====== 原文 ======

现在心情没有刚到大学时那么激动,也没有前两天那么低落,适合写篇日志,勉强算是一种记录,也是一种鞭策吧。
刚到学校时,如果不考虑体重,估计我能开心的飞起来,刚走过高考的我们都以为这是地狱到天堂的转变,都以为革命胜利了,我们终于解放了!
后来发生的很多事,让我突然大学并没有我想的那么好,或者说,上大学的我没有自己想象中的那么优秀。我竞选联络员,党员,文艺委员,都失败了。这是我不想提起的痛,被人否定是件很残忍的事情,更何况我骨子里也是个很骄傲的人。但这最起码能说明两个问题:比我优秀的人俯拾皆是、我是个脸皮很薄但很勇敢的人
如果还有竞选,我恐怕还是要上去的,不怕跑题,不怕出丑,也不怕嘲笑,无论如何都是一种没有成本的尝试,我相信,失败的意义不比成功小,如果懂得反思,必定会有收获。
后来是真的释怀,反倒庆幸自己没有成功。大学的班长不比高中,当班长虽然很锻炼自己但是很辛苦,而我只想学好吉他、爵士和长板,其他的,我并没有太大兴趣。
感触最深的,是我对孤独有了新的定义。我以前以为孤独就是独自一人,而我从不惧怕独处。现在我终于明白,孤独不是独自一人,而是不能学会和自己相处。
我看见别人都成群结队,速度快的都拉起小手么么哒了,而我,却总是自顾自的一个人,我突然就慌了。可能是为了证明自己不是个孤僻的人,我努力的融入可能并不属于我的圈子,我不是一个人吃饭,一个人上课,但是,我总是时不时的失落,总在某个时刻,我觉得,孤独浸没我的灵魂。

======

• _练习任务_: 从这篇写初入大学感受的随笔的最后一句之后往下续写。 接下来的列表是单独的材料,与这篇大学生活随笔无关。

====== 所附列表 ======

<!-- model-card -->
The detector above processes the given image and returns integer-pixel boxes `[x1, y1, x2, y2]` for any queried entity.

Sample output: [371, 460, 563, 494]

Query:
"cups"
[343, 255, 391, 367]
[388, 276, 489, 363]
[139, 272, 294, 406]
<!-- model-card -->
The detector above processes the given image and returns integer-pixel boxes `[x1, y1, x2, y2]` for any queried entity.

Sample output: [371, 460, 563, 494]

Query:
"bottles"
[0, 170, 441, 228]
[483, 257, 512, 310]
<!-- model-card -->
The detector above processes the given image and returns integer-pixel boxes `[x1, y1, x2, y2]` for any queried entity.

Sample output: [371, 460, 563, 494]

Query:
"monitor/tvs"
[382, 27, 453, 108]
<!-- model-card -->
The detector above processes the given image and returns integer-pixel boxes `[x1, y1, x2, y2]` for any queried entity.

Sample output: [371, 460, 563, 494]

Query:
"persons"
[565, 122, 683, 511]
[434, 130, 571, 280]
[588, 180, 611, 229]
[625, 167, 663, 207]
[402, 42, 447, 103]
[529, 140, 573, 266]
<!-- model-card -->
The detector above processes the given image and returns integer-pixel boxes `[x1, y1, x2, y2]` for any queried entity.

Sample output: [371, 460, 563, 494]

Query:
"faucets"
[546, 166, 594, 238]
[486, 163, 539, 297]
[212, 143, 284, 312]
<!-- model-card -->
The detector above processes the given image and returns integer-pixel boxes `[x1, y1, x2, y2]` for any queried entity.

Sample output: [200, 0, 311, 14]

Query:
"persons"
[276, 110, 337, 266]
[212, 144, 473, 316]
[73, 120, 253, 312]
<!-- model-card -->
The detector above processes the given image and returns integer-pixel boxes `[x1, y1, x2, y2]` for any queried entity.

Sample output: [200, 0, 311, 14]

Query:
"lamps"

======

• _练习结果_:
我总是自嘲矫情,却在自嘲中更加矫情。最严重的是前两天,泪腺彻底崩溃掉。我用了很多年的耳机丢了,失去了一个重要的朋友,我悲伤的不能自己,情绪敏感的一触即发。我强颜欢笑,因为医学上说过如果一个人假装很开心,他就会真的变得开心。后来我觉得,这是骗人的。真正的崩溃,是从一首歌开始。
歌名是——化身孤岛的鲸
我想讲一只鲸的故事。
她叫Alice,1989年被发现,从1992年开始被追踪录音。在其他鲸鱼眼里,Alice就像是个哑巴。她这么多年来没有一个亲属或朋友,唱歌的时候没有人听见,难过的时候也没有人理睬
原因是这只孤独鲸的频率有52赫兹,而正常鲸的频率只有15~25赫兹,她的频率一直是与众不同的。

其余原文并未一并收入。